Kiz: Although repeating is a mean feat, it’s easier in the NBA than any other major pro sport in the USA. Since the turn of the century, we’ve seen an NHL team win back-to-back championships twice, while it’s only been done once during that time frame in the NFL or MLB. But the Lakers, Warriors and Heat have all pulled off a repeat since 2000, in addition to a separate three-peat by Shaquille O’Neal and Kobe Bryant. Are these Nuggets capable of winning another championship? Definitely. But I would give them no more than a 20% shot of again raising the Larry O’Brien Trophy at the end of this season.

Durando: If you’re asking which team is most likely to win the West, I would still say Denver. Jury’s out on whether Bradley Beal works in Phoenix or Chris Paul in San Francisco. Even in a conference this deep, it feels like the Nuggets’ to lose, and then good luck in a seven-gamer against Boston or Milwaukee. But for that same reason — the parity of talent from the top team in the West to the 11th — I would probably pick the field over the Nuggets. That’s what makes this season so delectable to me.

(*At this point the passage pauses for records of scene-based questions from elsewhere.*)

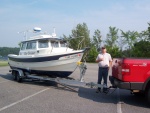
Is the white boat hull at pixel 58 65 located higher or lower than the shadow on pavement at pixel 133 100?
higher

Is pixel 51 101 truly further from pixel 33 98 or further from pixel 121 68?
pixel 121 68

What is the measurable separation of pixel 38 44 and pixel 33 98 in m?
5.36

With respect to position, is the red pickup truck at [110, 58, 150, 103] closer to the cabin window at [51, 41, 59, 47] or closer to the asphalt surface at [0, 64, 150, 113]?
the asphalt surface at [0, 64, 150, 113]

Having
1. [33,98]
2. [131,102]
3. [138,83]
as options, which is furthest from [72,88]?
[138,83]

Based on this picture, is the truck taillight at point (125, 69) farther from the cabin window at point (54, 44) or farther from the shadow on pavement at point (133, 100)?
the cabin window at point (54, 44)

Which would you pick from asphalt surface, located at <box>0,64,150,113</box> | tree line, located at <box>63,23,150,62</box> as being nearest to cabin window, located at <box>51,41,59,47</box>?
asphalt surface, located at <box>0,64,150,113</box>

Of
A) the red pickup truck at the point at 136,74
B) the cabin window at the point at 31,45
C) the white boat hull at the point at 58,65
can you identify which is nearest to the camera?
the red pickup truck at the point at 136,74

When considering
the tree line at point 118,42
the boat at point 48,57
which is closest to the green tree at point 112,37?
the tree line at point 118,42

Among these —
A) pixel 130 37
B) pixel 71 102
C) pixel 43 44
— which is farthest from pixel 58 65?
pixel 130 37

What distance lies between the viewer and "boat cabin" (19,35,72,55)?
1391 cm

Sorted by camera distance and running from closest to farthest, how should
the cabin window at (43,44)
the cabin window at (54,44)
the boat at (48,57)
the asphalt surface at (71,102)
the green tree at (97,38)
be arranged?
the asphalt surface at (71,102), the boat at (48,57), the cabin window at (43,44), the cabin window at (54,44), the green tree at (97,38)

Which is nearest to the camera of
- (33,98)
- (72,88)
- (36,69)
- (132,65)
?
(132,65)

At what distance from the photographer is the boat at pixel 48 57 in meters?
12.6

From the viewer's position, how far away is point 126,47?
54156mm
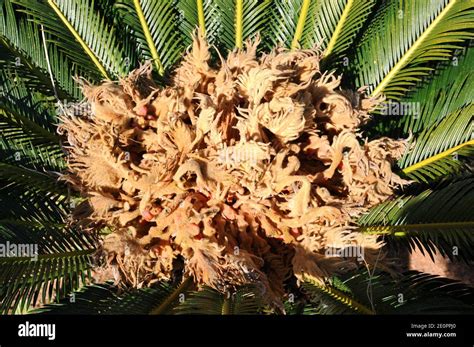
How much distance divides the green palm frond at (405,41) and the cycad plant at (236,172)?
0.5 inches

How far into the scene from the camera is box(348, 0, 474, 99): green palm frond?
3.84 meters

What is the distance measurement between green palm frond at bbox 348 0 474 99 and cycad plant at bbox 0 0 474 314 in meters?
0.01

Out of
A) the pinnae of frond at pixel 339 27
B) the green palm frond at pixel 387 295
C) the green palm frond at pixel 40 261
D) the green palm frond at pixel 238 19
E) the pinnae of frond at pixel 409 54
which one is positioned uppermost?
the green palm frond at pixel 238 19

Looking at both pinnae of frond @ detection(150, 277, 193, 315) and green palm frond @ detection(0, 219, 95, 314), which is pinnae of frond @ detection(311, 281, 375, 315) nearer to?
pinnae of frond @ detection(150, 277, 193, 315)

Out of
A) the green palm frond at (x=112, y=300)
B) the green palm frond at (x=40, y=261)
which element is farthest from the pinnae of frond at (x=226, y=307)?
the green palm frond at (x=40, y=261)

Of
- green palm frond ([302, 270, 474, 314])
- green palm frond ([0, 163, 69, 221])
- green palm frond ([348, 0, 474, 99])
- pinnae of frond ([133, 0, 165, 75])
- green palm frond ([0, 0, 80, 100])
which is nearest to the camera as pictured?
green palm frond ([302, 270, 474, 314])

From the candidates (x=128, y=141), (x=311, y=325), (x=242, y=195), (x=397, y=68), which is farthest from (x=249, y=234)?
(x=397, y=68)

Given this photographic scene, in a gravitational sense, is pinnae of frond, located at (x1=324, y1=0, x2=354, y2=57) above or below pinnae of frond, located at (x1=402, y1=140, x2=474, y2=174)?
above

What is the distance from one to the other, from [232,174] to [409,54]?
5.34 feet

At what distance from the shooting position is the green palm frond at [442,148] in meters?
3.72

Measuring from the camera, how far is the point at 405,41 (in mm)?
4027

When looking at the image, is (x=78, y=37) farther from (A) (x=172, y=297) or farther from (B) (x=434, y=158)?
(B) (x=434, y=158)

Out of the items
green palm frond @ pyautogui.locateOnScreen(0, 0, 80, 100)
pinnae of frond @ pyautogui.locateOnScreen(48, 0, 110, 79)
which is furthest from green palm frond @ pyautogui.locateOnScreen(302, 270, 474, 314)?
green palm frond @ pyautogui.locateOnScreen(0, 0, 80, 100)

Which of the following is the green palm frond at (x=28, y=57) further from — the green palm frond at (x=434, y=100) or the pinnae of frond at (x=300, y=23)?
the green palm frond at (x=434, y=100)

Kiz: In the era of NBA super teams constructed through free agency and trade, it seems to me Nuggets general manager Calvin Booth is applying the Spurs model of building a basketball family around Nikola Jokic, in the manner San Antonio stressed an all-for-one mentality centered on Tim Duncan. Unless Booth is willing to swap youthful assets for a more proven sixth man at the trade deadline, I see this season more about discovering if Christian Braun or Peyton Watson can grow into a meaningful core piece for deep playoff runs in years to come. If Joker is going to win a championship in the next 10 months, it’s probably more likely to happen with Serbia at the 2024 Olympics.

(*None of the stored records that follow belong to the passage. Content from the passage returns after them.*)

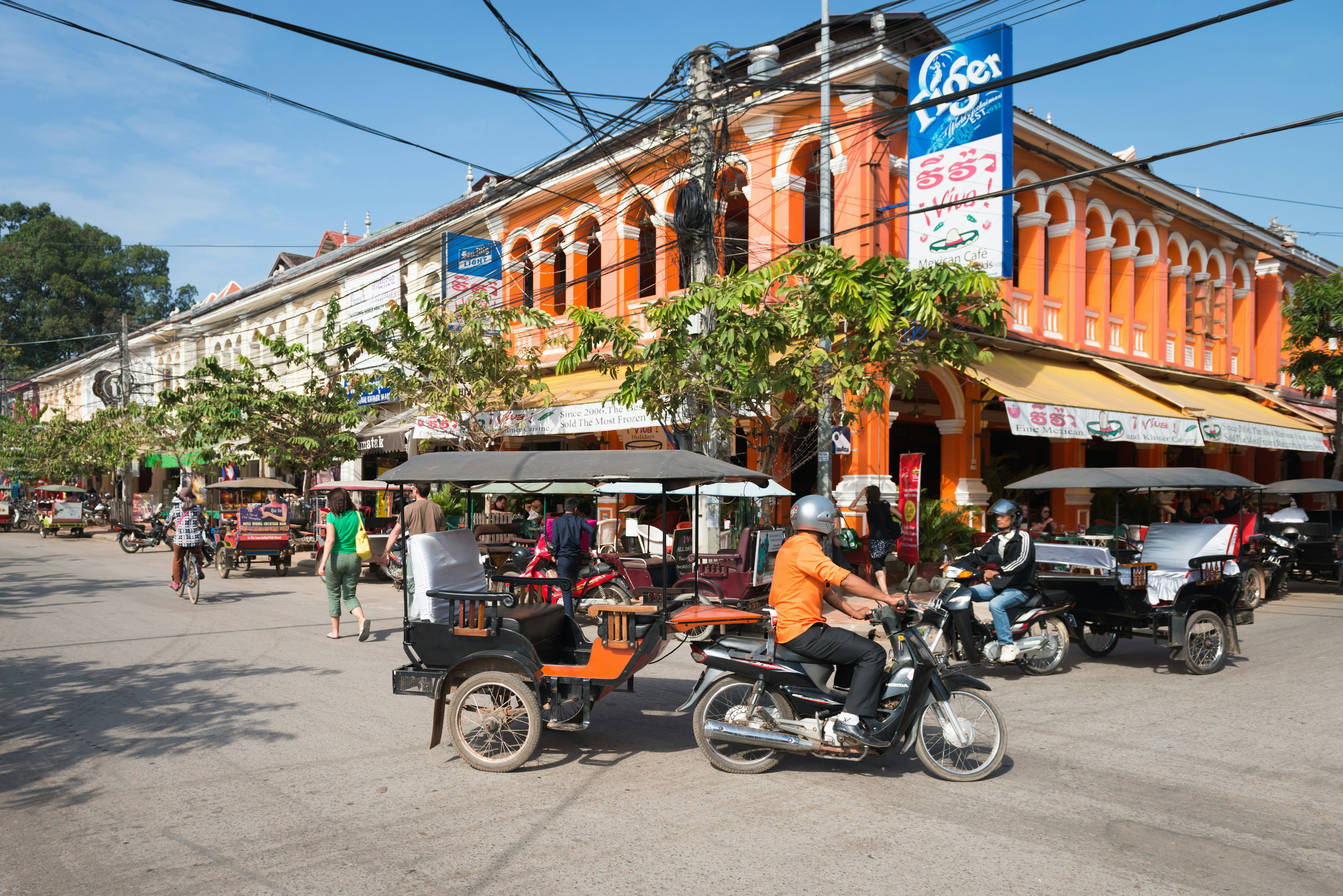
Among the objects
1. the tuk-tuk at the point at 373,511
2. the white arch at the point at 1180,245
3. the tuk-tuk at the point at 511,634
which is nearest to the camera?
the tuk-tuk at the point at 511,634

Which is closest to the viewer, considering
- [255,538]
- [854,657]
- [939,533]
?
[854,657]

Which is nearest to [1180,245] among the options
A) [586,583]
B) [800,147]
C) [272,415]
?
[800,147]

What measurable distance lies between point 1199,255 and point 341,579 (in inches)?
893

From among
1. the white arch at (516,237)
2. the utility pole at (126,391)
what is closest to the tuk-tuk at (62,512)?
the utility pole at (126,391)

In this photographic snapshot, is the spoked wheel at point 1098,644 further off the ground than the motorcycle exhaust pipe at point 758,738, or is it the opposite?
the motorcycle exhaust pipe at point 758,738

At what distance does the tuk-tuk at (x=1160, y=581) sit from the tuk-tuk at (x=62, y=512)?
1301 inches

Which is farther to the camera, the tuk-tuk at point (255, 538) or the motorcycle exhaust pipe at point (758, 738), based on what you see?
the tuk-tuk at point (255, 538)

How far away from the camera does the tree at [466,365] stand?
56.4 ft

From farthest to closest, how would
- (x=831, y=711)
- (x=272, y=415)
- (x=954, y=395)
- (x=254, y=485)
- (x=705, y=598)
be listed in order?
(x=254, y=485) < (x=272, y=415) < (x=954, y=395) < (x=705, y=598) < (x=831, y=711)

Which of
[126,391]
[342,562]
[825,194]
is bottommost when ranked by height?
[342,562]

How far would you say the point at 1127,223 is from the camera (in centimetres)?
2077

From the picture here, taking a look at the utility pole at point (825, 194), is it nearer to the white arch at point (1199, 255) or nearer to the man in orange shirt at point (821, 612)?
the man in orange shirt at point (821, 612)

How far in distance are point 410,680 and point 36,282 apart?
73923mm

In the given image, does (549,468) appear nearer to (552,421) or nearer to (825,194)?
(825,194)
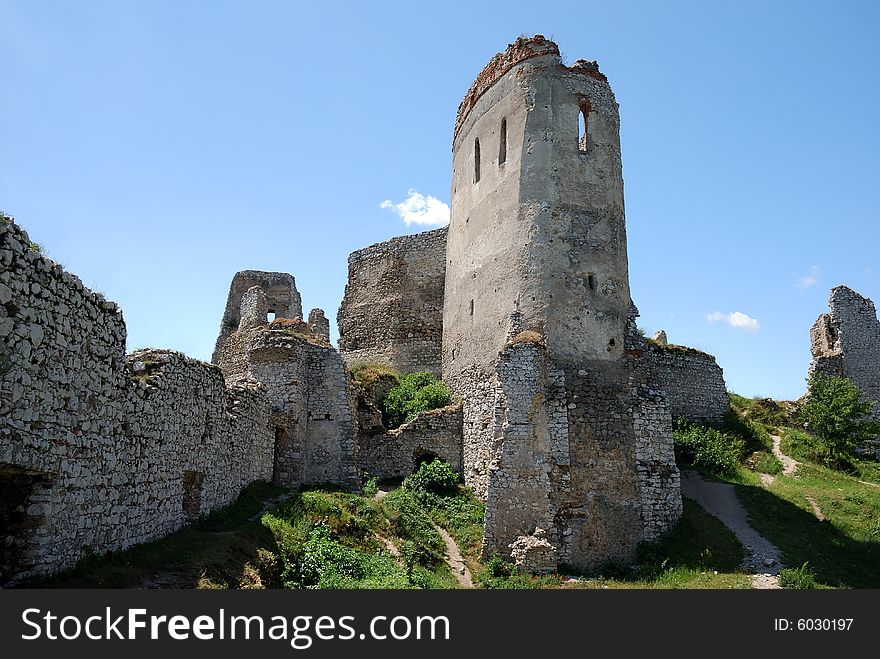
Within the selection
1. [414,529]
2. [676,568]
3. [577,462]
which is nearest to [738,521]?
[676,568]

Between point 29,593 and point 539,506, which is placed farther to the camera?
point 539,506

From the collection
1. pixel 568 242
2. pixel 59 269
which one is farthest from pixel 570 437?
pixel 59 269

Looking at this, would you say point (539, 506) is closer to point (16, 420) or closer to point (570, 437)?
point (570, 437)

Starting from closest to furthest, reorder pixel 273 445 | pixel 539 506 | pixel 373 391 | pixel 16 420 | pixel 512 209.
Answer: pixel 16 420 → pixel 539 506 → pixel 273 445 → pixel 512 209 → pixel 373 391

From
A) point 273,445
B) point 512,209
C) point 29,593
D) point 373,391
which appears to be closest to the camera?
point 29,593

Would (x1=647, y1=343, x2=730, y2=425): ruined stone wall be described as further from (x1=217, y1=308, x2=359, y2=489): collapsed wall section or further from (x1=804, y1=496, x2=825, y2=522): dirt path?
(x1=217, y1=308, x2=359, y2=489): collapsed wall section

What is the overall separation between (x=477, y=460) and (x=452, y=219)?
934 cm

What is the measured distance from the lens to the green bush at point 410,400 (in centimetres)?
2127

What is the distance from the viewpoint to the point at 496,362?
735 inches

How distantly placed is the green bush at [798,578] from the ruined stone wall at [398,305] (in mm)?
→ 13790

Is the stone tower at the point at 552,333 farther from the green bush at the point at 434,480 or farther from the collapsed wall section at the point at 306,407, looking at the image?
the collapsed wall section at the point at 306,407

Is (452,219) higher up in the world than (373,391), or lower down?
higher up

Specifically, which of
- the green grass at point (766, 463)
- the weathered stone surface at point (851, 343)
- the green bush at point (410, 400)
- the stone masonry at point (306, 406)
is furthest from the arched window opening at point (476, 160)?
the weathered stone surface at point (851, 343)

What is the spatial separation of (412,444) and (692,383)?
12851mm
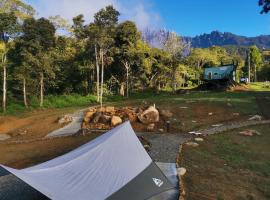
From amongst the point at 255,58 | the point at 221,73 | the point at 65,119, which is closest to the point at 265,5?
the point at 65,119

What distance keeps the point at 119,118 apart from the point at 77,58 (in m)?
20.8

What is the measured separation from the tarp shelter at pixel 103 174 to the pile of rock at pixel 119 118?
1127cm

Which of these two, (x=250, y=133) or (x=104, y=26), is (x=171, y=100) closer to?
(x=104, y=26)

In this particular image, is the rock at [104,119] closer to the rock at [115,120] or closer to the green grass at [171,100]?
the rock at [115,120]

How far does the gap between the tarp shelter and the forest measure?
23.3 metres

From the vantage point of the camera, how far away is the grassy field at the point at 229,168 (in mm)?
11641

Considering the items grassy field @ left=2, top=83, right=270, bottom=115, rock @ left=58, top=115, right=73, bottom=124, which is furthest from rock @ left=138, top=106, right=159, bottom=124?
grassy field @ left=2, top=83, right=270, bottom=115

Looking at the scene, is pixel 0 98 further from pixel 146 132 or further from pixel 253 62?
pixel 253 62

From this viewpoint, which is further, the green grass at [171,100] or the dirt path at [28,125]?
the green grass at [171,100]

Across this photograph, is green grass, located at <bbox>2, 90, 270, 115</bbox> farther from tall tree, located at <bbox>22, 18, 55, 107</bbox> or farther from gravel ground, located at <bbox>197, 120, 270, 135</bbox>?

Durando: While history has shown that your point about the NBA being a more repeat-friendly league is generally true, we’re at a notably thorny blip within that history. It’s the first time since 1977-81 that the NBA has had five different champions in five years (Portland, Washington, Seattle, Los Angeles, Boston way back when). That’s tough for any aspiring dynasty to navigate. Booth’s approach of playing the long game feels like the best bet, because blockbuster trades and major free-agent signings haven’t been rewarded since the Lakers won it in 2020. Maybe this year will be more strenuous for the Nuggets, but maybe that’s a risk worth taking.